Zimbabwe’s state doctors at the country’s major hospitals have downed tools over low salaries and poor working conditions, union leader said on Wednesday.
“Our doctors did not go to work,” said Edgar Munatsi, the president of the Zimbabwe Hospital Doctors Association (ZHDA) in a brief text message before sending a detailed statement later indicating an impasse over a labour dispute with the government over the welfare of state doctors.
A survey indicated that most doctors at Parirenyatwa Hospital, the major referral health facility centre in the country, did not go to work while others elsewhere awaited direction from union leaders who were in marathon meetings on Wednesday.
But union leaders declared a stalemate less than 24 hours after Health and Child Welfare Minister, David Parirenyatwa, was quoted in the media saying cabinet on Tuesday had agreed to address some of their concerns, top among them the recruitment of junior doctors due to complete internship in two weeks’ time.
The minister also said the government would be putting in place a facility for the importation of vehicles for health workers free of duty, another major demand of the disgruntled doctors.

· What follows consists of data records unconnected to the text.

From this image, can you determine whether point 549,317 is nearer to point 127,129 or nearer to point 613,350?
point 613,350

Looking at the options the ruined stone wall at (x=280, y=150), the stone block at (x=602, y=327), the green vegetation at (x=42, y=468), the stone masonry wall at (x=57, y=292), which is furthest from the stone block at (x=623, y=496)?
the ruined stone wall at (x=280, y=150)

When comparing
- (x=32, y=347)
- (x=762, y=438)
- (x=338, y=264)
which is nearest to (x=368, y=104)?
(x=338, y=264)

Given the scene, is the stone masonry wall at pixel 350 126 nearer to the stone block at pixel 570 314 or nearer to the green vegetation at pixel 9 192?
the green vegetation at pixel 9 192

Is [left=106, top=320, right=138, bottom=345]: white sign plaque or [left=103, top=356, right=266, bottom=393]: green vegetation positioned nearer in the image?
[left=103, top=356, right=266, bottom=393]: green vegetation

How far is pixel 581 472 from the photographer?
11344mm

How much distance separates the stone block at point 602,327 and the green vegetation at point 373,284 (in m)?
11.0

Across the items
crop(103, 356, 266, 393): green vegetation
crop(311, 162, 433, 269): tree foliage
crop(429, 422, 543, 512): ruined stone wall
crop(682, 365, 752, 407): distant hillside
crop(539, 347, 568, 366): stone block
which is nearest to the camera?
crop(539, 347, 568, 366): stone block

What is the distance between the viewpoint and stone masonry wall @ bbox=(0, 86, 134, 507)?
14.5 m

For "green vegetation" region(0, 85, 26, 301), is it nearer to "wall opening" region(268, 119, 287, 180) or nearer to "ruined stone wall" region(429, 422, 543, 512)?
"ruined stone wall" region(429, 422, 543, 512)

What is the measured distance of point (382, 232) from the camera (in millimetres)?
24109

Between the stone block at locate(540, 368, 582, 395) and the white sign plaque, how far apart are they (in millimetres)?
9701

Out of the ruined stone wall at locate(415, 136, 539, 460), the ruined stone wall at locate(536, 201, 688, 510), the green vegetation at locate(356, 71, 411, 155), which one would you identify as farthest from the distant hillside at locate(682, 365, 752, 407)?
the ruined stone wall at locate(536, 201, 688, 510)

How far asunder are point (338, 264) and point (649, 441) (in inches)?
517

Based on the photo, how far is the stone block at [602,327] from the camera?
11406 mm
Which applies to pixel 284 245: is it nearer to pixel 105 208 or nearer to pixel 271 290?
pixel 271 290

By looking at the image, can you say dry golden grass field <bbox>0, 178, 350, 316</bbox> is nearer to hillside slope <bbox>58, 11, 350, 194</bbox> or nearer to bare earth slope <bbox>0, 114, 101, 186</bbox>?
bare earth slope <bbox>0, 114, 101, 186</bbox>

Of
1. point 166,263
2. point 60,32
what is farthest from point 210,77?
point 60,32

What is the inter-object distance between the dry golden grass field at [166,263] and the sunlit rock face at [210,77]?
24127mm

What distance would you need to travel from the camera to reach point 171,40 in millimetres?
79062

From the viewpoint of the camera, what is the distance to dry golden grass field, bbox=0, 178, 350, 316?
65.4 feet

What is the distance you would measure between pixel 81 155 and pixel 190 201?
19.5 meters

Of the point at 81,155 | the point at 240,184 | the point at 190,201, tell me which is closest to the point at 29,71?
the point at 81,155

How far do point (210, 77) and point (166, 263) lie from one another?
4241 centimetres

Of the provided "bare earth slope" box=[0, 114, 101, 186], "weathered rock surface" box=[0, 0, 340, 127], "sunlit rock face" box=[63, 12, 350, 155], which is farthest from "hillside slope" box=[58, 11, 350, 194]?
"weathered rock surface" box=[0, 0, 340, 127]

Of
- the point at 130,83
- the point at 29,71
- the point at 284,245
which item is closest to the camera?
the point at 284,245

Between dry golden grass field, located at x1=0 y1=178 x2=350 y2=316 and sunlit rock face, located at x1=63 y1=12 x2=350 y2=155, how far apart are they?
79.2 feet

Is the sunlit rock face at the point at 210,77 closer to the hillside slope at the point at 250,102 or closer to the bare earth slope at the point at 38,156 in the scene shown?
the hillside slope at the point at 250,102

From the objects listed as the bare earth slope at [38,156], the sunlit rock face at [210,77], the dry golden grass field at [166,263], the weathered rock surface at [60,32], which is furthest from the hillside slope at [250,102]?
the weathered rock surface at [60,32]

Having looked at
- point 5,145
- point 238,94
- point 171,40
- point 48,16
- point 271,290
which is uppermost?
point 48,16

But Munatsi insisted there was an impasse, saying the government had failed to address their major concerns. He said the strike was anchored on “the unpalatable inability” by the ministry of health to resolve the major issues raised by the state doctors, particularly 120 trained doctors who would be out of work in the next two weeks, low salaries and allocation of vehicles.
He charged that Parirenyatwa’s notice to the effect that posts would be created to accommodate the 120 doctors fell short of clarifying when the post would be availed, adding that the proposed dates for resolving the on call allowances and duty free facility for vehicles “are not an accurate reflection of both the urgency which this matter deserves and the time for which they have been outstanding”.
State doctors are currently earning $1.20 per hour as on call allowances but are demanding $720 per month with immediate effect.
Parirenyatwa could not immediately comment as officials said he was in meetings.
But the main opposition MDC-T added its weight on the impasse, with Morgan Tsvangirai’s secretary for secretary of health, Dr Ruth Labode, telling News24 that the crisis in Zimbabwe’s health sector was not surprising.
“The doctors are justified because they are under paid and working in institutions that are poorly equipped,” said Labode, who served for several years as the Provincial Medical Doctor for the Matabeleland North region.
Union leaders expect a full-blown strike as the week’s progresses unless the government gives in to their major demands.